Paper No. 196-1
Presentation Time: 2:00 PM-6:00 PM
SEABIRD TRANSFER OF MARINE MICROPLASTIC FIBERS TO TERRESTRIAL SOILS VIA THE ACCUMULATION OF GUANO AT PALMYRA ATOLL, NORTHERN LINE ISLANDS, CENTRAL PACIFIC OCEAN
WEGMANN, Karl W.1, WEGMANN, Alex S.2 and JONES, Breonna2, (1)North Carolina State University, Marine, Earth and Atmospheric Sciences, 2800 Faucette DR, Campus Box 8202, Raleigh, NC 27695, (2)The Nature Conservancy in California, 830 S St., Sacramento, CA 95811
Plastic pollution and its physical breakdown affect nearly every marine and freshwater ecosystem. In the Pacific Ocean, plastic debris accumulates at high concentrations in coastal waters near population centers, in gyre-controlled oceanic “garbage patches,” and in lithic and organic sediments of nearly every beach and estuary surveyed to date. Away from the gyre-induced garbage patches, concentrations of microplastic particles (MPs; < 5mm) in surface waters of the open Pacific Ocean are exceedingly low; however, bioaccumulation through the oceanic food chain is occurring. This study investigates the animal transfer and accumulation of MPs from the ocean to terrestrial soils at Palmyra Atoll (“Palmyra”), a U.S. territory in the Northern Line Islands Archipelago (5.88°, -162.08°). We document the ocean-to-terrestrial transfer of microplastic fibers through an analysis of the excrement (guano) collected from beneath roosting and nesting sites inhabited by Palmyra’s resident population of ~25,000 Red-footed Booby,
Sula sula (RFBO). RFBOs are tree-nesting, obligate marine foragers that prey exclusively on flying fish and squid on daily flights, averaging 60 km from the atoll. To our knowledge, this is the first study to document the transfer of marine microplastic particles to the soils of tropical atoll ecosystems following a two-vector (minimum) transport process involving marine prey and predatory birds.

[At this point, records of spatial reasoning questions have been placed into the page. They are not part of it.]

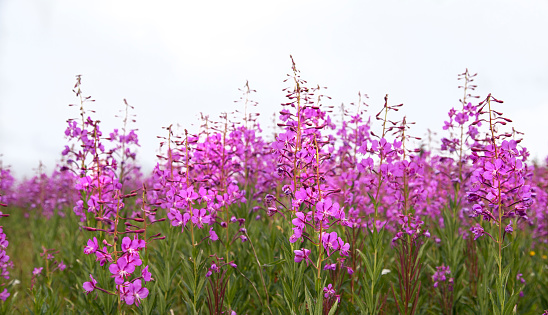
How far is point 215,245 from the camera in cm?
465

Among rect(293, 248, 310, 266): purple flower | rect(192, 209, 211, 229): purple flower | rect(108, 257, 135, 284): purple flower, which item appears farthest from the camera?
rect(192, 209, 211, 229): purple flower

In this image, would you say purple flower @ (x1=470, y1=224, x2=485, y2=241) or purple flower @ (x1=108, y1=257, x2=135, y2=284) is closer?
purple flower @ (x1=108, y1=257, x2=135, y2=284)

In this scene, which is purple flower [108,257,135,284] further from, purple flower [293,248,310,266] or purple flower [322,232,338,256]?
purple flower [322,232,338,256]

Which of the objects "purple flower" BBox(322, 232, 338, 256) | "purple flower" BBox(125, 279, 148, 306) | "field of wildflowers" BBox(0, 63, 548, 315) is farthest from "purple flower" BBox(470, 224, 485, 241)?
"purple flower" BBox(125, 279, 148, 306)

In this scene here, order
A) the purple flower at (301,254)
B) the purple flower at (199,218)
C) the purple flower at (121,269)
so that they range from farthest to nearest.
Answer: the purple flower at (199,218), the purple flower at (301,254), the purple flower at (121,269)

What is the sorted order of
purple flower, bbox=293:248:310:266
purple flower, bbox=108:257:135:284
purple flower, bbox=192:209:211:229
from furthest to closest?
purple flower, bbox=192:209:211:229 → purple flower, bbox=293:248:310:266 → purple flower, bbox=108:257:135:284

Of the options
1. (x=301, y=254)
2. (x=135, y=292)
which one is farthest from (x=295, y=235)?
(x=135, y=292)

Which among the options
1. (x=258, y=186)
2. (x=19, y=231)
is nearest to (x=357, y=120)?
(x=258, y=186)

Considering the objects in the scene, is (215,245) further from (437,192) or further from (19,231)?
(19,231)

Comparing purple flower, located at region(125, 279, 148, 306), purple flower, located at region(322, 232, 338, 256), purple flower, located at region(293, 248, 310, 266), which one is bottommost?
purple flower, located at region(125, 279, 148, 306)

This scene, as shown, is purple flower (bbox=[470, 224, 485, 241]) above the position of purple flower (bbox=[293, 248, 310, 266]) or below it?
above

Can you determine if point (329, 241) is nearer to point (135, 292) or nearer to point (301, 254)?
point (301, 254)

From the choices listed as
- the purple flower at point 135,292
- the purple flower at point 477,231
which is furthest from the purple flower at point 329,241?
the purple flower at point 477,231

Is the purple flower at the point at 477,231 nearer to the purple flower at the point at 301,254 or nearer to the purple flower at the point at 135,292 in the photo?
the purple flower at the point at 301,254
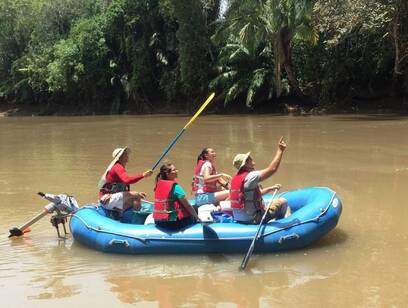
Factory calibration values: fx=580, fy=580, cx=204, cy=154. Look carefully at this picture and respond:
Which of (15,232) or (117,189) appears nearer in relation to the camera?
(117,189)

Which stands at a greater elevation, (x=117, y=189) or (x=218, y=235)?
(x=117, y=189)

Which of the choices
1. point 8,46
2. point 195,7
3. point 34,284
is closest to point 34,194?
point 34,284

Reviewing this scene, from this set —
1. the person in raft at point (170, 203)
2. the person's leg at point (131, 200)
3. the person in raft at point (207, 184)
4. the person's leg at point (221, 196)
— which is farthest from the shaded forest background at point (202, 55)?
the person in raft at point (170, 203)

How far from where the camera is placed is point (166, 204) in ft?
19.4

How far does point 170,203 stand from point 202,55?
2400 centimetres

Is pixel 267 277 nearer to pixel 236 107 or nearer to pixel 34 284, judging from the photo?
pixel 34 284

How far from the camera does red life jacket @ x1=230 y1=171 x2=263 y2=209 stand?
600cm

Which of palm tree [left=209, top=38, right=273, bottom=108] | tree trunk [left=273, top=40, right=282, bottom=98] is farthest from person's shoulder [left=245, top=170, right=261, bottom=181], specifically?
palm tree [left=209, top=38, right=273, bottom=108]

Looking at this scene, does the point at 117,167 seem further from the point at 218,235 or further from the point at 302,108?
the point at 302,108

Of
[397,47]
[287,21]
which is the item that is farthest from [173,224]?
[287,21]

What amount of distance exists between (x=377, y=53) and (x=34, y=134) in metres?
14.2

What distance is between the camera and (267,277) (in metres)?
5.26

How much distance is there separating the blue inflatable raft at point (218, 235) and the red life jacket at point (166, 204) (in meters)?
0.16

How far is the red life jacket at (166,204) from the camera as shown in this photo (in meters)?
5.88
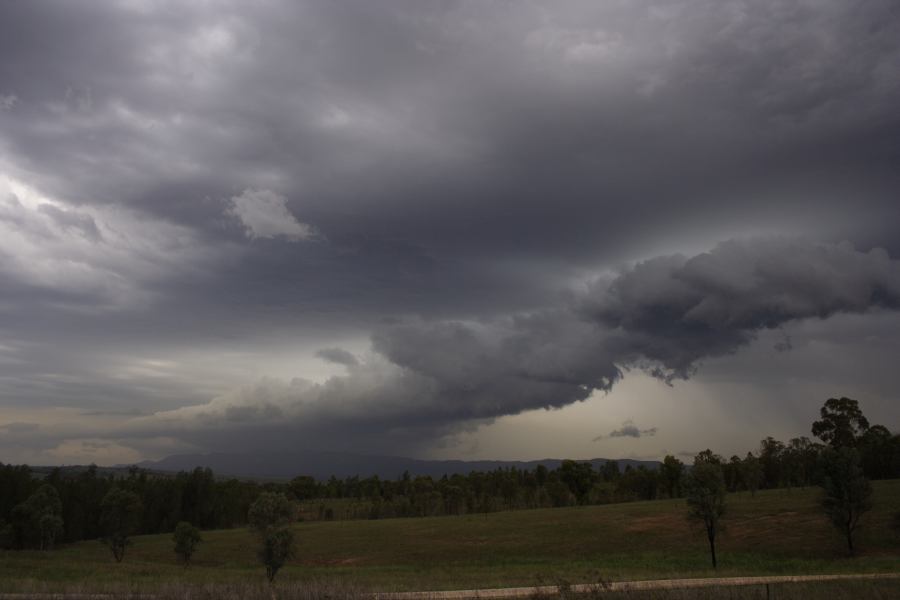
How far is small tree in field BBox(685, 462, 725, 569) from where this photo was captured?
56594 millimetres

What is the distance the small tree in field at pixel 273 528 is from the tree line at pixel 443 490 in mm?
57607

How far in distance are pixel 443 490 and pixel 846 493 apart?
110 metres

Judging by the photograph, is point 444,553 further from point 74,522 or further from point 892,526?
point 74,522

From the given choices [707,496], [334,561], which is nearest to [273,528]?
[334,561]

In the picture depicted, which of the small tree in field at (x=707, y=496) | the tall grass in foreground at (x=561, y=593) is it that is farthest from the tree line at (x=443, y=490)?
the tall grass in foreground at (x=561, y=593)

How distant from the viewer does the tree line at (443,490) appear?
122000mm

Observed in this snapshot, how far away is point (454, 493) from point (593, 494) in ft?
110

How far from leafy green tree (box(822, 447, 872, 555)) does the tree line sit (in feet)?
174

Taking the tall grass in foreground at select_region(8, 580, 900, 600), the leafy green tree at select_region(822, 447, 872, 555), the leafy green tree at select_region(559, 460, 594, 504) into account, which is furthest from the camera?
the leafy green tree at select_region(559, 460, 594, 504)

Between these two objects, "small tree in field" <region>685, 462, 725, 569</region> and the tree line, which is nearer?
"small tree in field" <region>685, 462, 725, 569</region>

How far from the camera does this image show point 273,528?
169 ft

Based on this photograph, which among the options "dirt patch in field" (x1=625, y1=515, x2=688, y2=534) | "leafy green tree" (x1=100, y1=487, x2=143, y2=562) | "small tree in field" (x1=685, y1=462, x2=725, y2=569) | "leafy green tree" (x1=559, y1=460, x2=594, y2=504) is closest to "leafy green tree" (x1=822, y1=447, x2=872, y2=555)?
"small tree in field" (x1=685, y1=462, x2=725, y2=569)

RFBO guano was collected from stems and leaves below six nesting sites across the atoll. Guano samples were dried, weighed (0.72 kg total), and prepared via wet oxidation. Microplastic fibers were detected via stereo microscope and analyzed for chemical composition via Raman spectroscopy. Guano from all six sampling locations contained microplastics, averaging 0.2 (0.04 – 0.61) MP fibers/g of dry guano. Polyethylene terephthalate (PET) was the dominant observed plastic. RFBOs add ~140 dry tons of guano to Palmyra’s soils annually, and this quantity of excrement likely contains 26-30 x 106 microplastic fibers. Our results indicate that even exceedingly remote terrestrial oceanic ecosystems are not immune from the sedimentary accumulation of long-lived synthetic fibers, despite being located thousands of kilometers from hotspots of plastic waste injection and accumulation.